JTC has enhanced the methodology used for compiling its Industrial Property Price and Rental Indices, so that they can better reflect market trends.
The indices had last been reviewed in the first quarter of 2000.
The new methodology includes expanded geographical coverage. Current indices cover mainly transactions in the Central region, where most multiple-user factories were located in the 1990s. The indices will now include transactions island-wide.
The previous methodology also did not account for property attributes affecting prices and rents, including location, remaining tenure and zoning, and used a 12-quarter moving average weights system.
As a result, changes in indices across periods may not have accurately reflected changes in market prices and rents, as they could be due to changes in the attributes of properties.

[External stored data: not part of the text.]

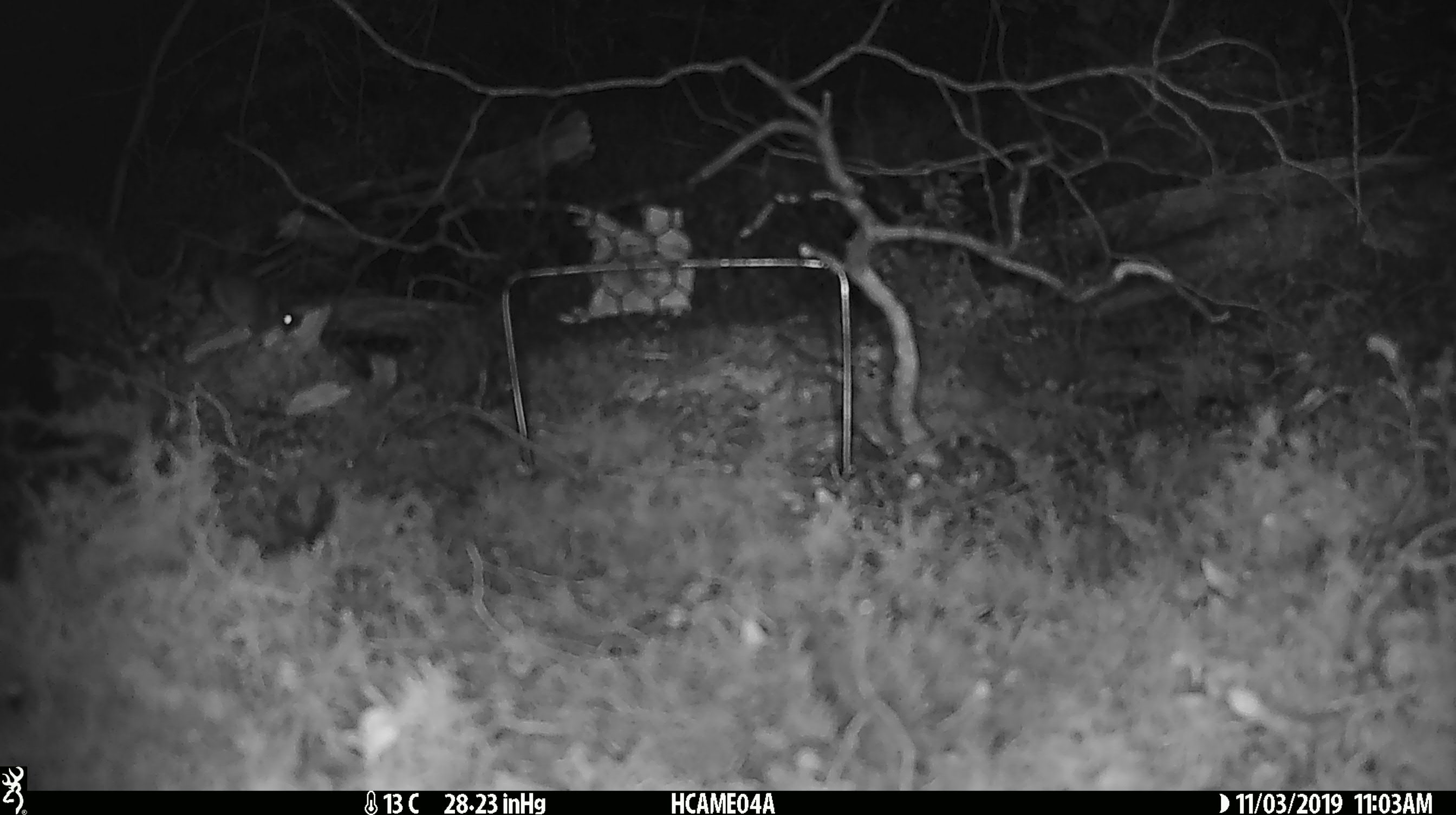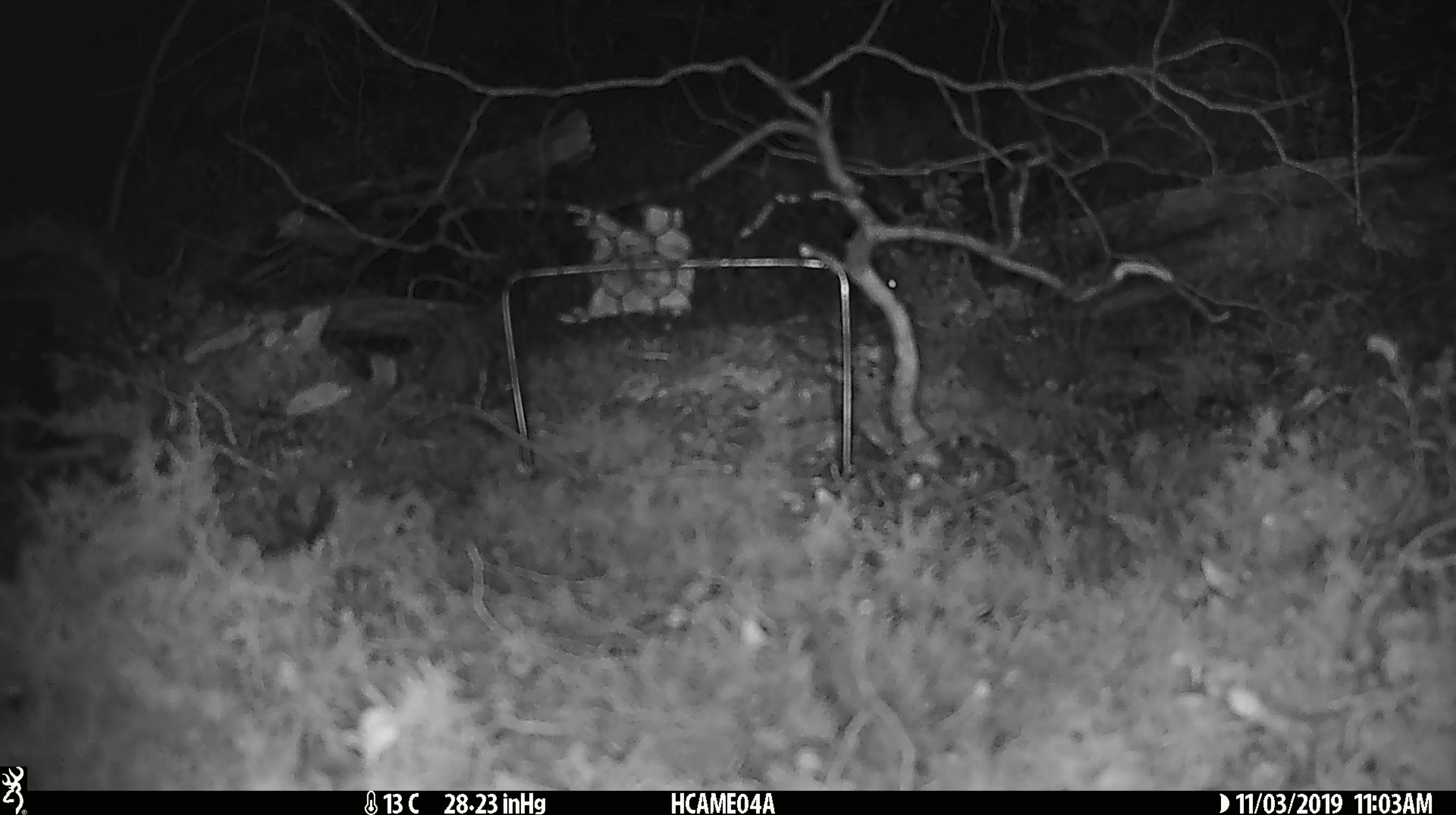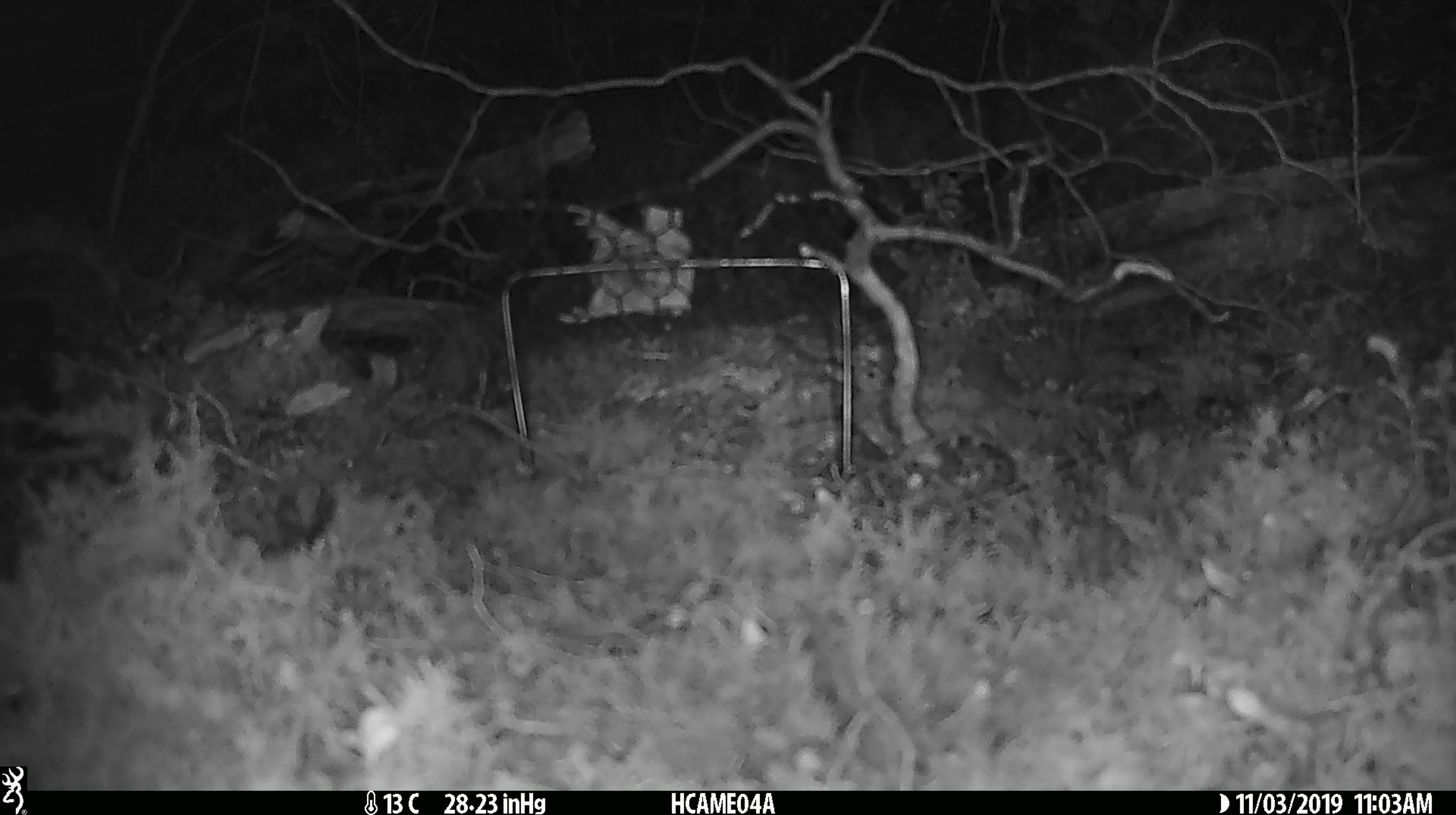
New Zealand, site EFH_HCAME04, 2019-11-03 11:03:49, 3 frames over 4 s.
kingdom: Animalia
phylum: Chordata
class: Mammalia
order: Rodentia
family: Muridae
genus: Mus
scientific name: Mus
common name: mouse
Mouse (Mus).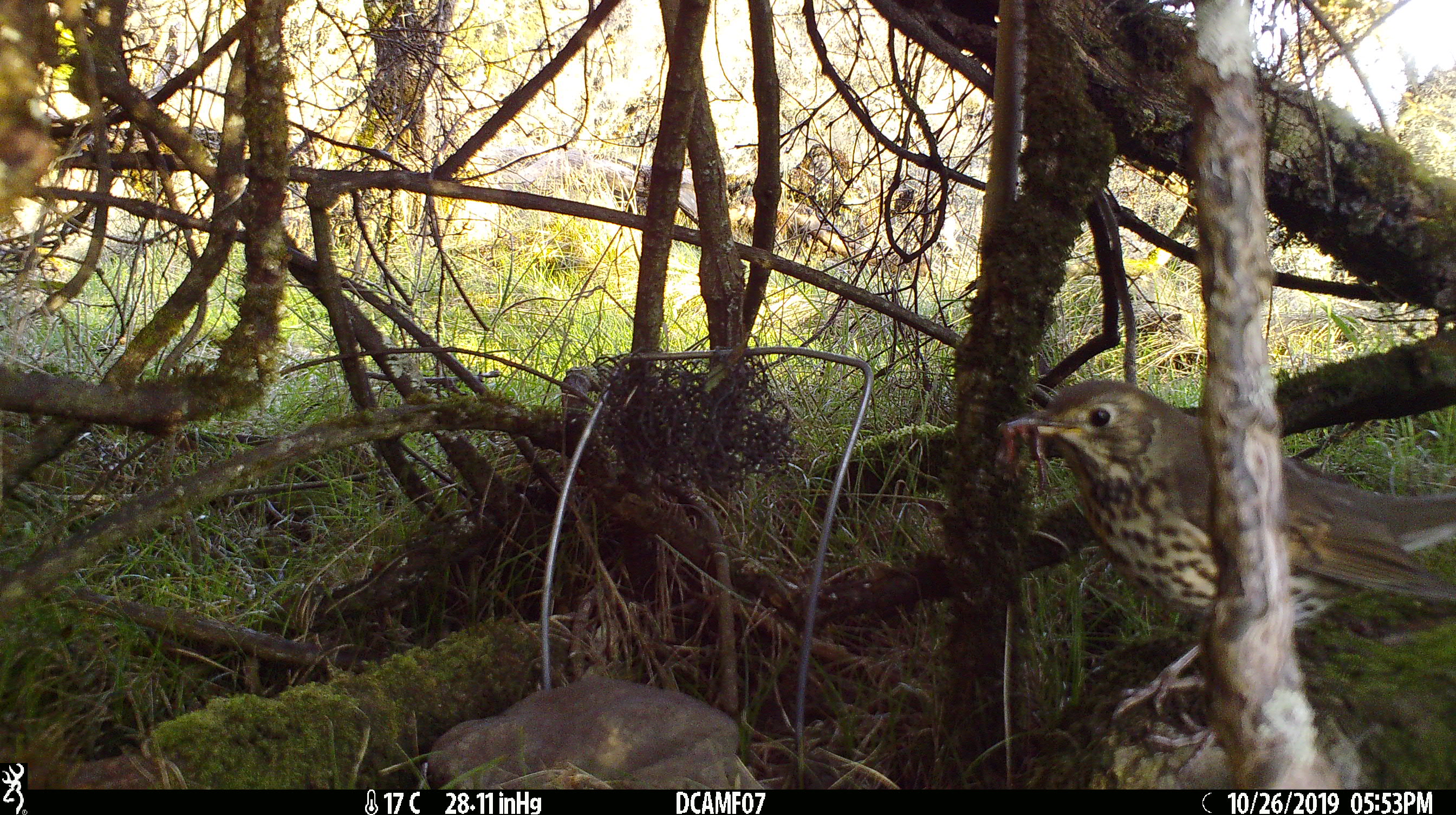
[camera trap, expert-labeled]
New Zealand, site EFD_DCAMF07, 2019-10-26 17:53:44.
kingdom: Animalia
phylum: Chordata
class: Aves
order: Passeriformes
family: Turdidae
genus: Turdus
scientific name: Turdus philomelos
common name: song thrush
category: thrush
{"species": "thrush (song thrush) (Turdus philomelos)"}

In contrast, the new methodology groups properties with similar attributes, and uses fixed weights in the computation of the indices.

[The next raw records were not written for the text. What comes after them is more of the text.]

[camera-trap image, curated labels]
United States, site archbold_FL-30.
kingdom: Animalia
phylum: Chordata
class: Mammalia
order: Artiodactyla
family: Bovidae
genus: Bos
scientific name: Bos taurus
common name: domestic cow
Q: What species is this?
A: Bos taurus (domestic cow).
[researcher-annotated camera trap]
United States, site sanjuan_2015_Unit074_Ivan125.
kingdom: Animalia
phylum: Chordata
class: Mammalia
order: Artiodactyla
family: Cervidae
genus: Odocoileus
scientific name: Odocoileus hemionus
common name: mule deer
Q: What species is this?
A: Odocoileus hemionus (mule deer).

This makes the indices more reflective of the changes in market price and rental, JTC said on Thursday.
The new methodology is being used from JTC's market report for the fourth quarter of last year, which was also released on Thursday.
It found the rents for industrial space fell 0.6 per cent quarter on quarter, and 2 per cent from a year ago.
Rents for multiple-user factory space rose 0.2 per cent quarter on quarter, but fell 0.7 per cent from a year ago.
Prices for industrial space fell 0.1 per cent quarter on quarter, but rose 3.5 per cent year on year.
Prices for multiple-user factory space fell 0.2 per cent quarter on quarter, but rose 4.4 per cent year on year.